Шрифт:
Интервал:
Закладка:
— Объясни, как за одну ночь ты перетасовал весь город? Ты вообще понимаешь, что ты сделал? Это же не увольнение и не избиение… это… уму невообразимо… Почему вокзал на востоке? он же по плану — у порта, — и Жан-Жюль открыл разворот, показал сигаретой. — Ты что нам карты путаешь? Чай, не в покер играем…
— А я говорю — хорошо, — снял носки с батареи Расмус, и Стефан подумал — жаркая тут была за меня битва, — отличный план — автономная портовая ветка; мы же не на острове живем, а на материке, и планируется, что по железной дороге пассажиров и грузов будет двигаться не меньше; и еще мне надоело отвечать за половину построек в этом городе, относящихся якобы к порту.

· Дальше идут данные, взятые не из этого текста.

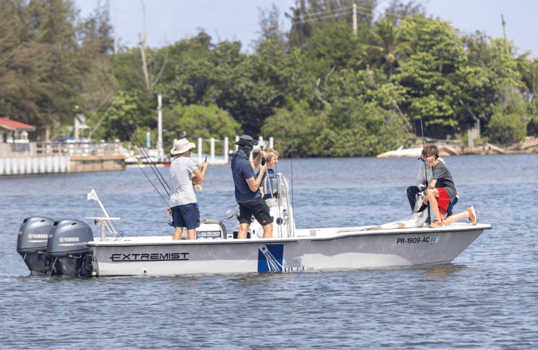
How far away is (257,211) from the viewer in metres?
14.0

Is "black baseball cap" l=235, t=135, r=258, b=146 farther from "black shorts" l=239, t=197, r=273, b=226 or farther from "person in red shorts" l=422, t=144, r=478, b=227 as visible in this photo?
"person in red shorts" l=422, t=144, r=478, b=227

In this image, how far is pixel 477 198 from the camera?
33.5m

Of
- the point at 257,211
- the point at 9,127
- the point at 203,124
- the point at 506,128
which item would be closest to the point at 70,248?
the point at 257,211

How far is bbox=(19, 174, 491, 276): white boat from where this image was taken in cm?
1394

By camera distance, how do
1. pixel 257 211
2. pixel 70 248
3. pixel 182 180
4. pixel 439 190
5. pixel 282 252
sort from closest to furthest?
pixel 182 180 < pixel 257 211 < pixel 70 248 < pixel 282 252 < pixel 439 190

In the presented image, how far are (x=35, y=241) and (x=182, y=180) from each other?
2380mm

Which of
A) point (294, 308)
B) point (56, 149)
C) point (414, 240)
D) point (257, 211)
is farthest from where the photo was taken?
point (56, 149)

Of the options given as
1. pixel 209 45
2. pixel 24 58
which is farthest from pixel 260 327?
pixel 209 45

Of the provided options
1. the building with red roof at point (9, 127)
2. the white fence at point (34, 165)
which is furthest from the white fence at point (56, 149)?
the building with red roof at point (9, 127)

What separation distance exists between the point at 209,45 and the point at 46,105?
41422 millimetres

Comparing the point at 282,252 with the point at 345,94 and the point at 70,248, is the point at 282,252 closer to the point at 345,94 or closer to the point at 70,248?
the point at 70,248

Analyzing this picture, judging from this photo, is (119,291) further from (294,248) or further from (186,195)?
(294,248)

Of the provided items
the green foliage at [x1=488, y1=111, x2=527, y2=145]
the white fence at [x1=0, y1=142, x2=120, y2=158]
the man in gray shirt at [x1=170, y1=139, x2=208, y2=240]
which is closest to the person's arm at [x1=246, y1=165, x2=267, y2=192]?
the man in gray shirt at [x1=170, y1=139, x2=208, y2=240]

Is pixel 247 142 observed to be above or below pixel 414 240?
above
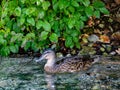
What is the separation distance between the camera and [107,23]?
10555 mm

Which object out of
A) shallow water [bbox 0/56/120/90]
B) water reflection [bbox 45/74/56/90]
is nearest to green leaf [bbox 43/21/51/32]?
shallow water [bbox 0/56/120/90]

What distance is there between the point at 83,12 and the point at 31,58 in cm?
127

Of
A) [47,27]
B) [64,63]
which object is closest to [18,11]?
[47,27]

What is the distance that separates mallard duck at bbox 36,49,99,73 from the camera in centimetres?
877

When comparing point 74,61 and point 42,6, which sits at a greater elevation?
point 42,6

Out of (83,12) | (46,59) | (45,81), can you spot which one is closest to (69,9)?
(83,12)

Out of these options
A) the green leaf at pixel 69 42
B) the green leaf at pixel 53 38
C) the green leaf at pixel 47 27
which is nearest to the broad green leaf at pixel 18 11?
the green leaf at pixel 47 27

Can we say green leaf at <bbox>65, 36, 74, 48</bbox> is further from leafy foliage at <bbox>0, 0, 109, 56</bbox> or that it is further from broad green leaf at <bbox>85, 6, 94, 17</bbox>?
broad green leaf at <bbox>85, 6, 94, 17</bbox>

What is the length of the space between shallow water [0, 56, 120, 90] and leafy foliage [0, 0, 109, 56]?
15.6 inches

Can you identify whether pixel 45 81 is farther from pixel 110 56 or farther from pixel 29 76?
pixel 110 56

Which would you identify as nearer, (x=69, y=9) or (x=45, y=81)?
(x=45, y=81)

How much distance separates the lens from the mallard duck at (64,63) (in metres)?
8.77

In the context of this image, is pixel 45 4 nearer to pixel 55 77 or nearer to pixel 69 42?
pixel 69 42

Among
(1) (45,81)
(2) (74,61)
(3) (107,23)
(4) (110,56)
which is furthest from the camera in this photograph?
(3) (107,23)
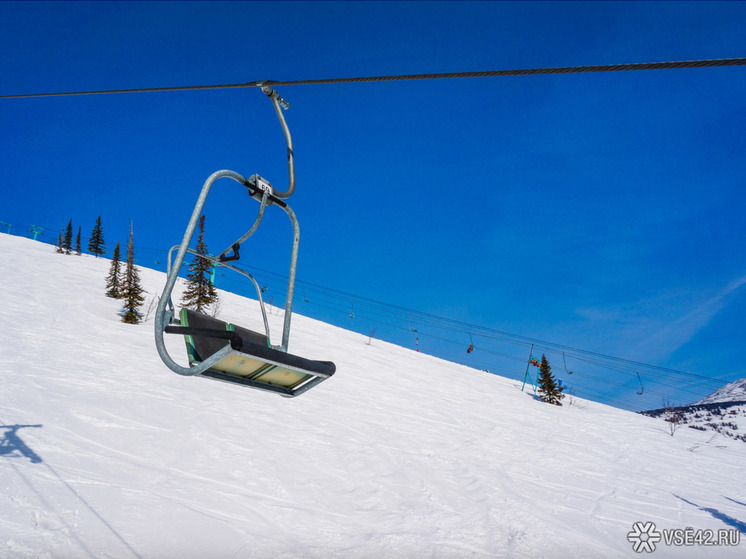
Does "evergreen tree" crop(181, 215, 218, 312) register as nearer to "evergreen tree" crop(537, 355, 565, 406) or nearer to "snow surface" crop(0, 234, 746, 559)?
"snow surface" crop(0, 234, 746, 559)

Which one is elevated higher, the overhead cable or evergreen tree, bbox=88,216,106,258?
evergreen tree, bbox=88,216,106,258

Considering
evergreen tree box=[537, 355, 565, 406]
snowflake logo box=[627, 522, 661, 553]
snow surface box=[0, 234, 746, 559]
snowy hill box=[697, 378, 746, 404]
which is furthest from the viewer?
snowy hill box=[697, 378, 746, 404]

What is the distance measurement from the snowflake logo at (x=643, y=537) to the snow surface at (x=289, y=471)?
22 cm

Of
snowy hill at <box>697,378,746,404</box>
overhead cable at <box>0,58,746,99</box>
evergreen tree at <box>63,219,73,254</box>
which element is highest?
snowy hill at <box>697,378,746,404</box>

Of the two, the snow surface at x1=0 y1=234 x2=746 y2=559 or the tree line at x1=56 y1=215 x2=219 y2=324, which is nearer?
the snow surface at x1=0 y1=234 x2=746 y2=559

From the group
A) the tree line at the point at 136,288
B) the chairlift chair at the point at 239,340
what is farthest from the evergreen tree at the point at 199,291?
the chairlift chair at the point at 239,340

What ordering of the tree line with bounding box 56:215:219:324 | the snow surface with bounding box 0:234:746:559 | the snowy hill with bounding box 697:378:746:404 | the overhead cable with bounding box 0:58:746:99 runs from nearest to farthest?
the overhead cable with bounding box 0:58:746:99 < the snow surface with bounding box 0:234:746:559 < the tree line with bounding box 56:215:219:324 < the snowy hill with bounding box 697:378:746:404

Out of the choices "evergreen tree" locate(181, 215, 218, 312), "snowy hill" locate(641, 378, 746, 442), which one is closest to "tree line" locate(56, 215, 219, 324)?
"evergreen tree" locate(181, 215, 218, 312)

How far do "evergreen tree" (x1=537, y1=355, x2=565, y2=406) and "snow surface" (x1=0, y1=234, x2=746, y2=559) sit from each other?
293 inches

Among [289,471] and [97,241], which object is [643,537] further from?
[97,241]

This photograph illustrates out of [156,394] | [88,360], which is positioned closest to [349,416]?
[156,394]

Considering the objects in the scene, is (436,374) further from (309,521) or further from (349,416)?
(309,521)

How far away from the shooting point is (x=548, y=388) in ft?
85.6

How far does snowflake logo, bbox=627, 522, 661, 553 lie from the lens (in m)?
7.91
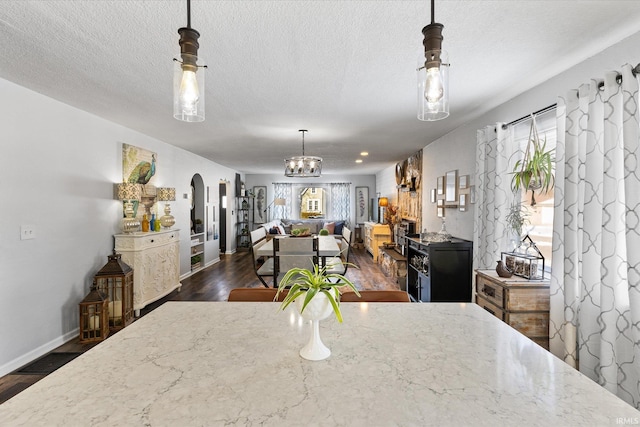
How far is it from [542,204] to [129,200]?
182 inches

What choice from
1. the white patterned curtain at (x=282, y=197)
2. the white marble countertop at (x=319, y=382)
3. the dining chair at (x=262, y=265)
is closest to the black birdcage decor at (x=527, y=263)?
the white marble countertop at (x=319, y=382)

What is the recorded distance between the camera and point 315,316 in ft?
3.36

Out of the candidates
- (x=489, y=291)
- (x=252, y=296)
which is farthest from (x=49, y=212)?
(x=489, y=291)

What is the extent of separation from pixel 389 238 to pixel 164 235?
15.9ft

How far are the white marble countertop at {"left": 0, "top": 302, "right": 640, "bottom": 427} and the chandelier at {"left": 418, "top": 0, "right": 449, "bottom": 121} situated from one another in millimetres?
866

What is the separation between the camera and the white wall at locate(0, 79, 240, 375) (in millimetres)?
2539

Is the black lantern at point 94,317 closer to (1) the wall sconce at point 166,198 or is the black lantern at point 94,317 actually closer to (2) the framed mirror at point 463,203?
(1) the wall sconce at point 166,198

— На меня проблемы свои сваливаешь, долговязый, — начал было вставать Жан-Жюль, Анри-Поль перебил:
— Заткнитесь; Стефан ошибся, но, слава богу, всё еще на такой стадии, что решать Лютеции. Всё равно город только на бумаге — и в «Монд» в том числе; не бойся их, Стефан, пока еще ничего не существует. Просто план утвержден на высших инстанциях, и, знаешь, неожиданно, что вдруг половина города…
У Стефана подогнулись ноги, он ухватился за спинку стула.
— Простите, — сдавленно сказал он. — Я объясню… — что я скажу, промелькнуло в голове вместе со всеми кадрами из жизни, будто летел с одиннадцатого этажа, что это мне сказал Свет? Шестилетний мальчик играет в город, как в Лего? Это у него месть такая… а я тоже… хорош… это всё от недосыпа…
— Исправить, замеры… Честно, это пять дней работы — всего лишь, не волнуйся, и то с перерывами на еду, сон и разглядывание журналов, — и она улыбнулась Стефану как ангел Боттичелли; хотя он испортил ей жизнь.
— Ну и всё, налейте ему чаю, — и он сел, не веря своему счастью; Жан-Жюль смотрел как на выигравшего в казино миллион после почти полного разорения; отвернулся; «когда рядом брат, Жан-Жюль не прощает несовершенства; и тем более когда прощает его брат»; а Антуан протянул конверт с сине-красной каймой, миллионом марок, коллекционируй — это было от мамы; Стефан развернул: «здравствуй, мой милый сын; у нас всё по-прежнему, Эдвард вернулся домой; расходится с женой; очень скучаем по детям; Свету и Цвету; отец порой даже плачет; как они — напиши; Свету скоро в школу— позаботься об этом, пожалуйста… смотрели американский репортаж, записали на видео; и все знакомые говорят, что ты очень изменился; я знала, что у тебя всё получится… я очень горжусь тобой — тем, что ты сделал сам…»; он поднял глаза: все что-то читали, пили чай, бродили, разговаривали, словно чей-то день рождения, семейный, тихий; Расмус смотрел поверх книги на Лютецию — Антуан привез ей целую кипу «Вестников архитектуры» и ELLE; «она для него — как темная ночная бабочка, влетевшая в светлую комнату смелого человека — в сердце; он не знает, что делать, — убить или налить молока — ночные бабочки похожи на горгулий с Собора Парижской Богоматери: страшные и черные, гипнотизирующие тем, что видели за века…» — а «я горжусь тобой — тем, что ты сделал сам», — без семьи ван Марвесов за спиной, росло словно крылья; а потом увидел, что Анри-Поль смотрит на него; трубка из красного дерева, темно-бордовые вельветовые брюки; и кивком предлагает сесть рядом.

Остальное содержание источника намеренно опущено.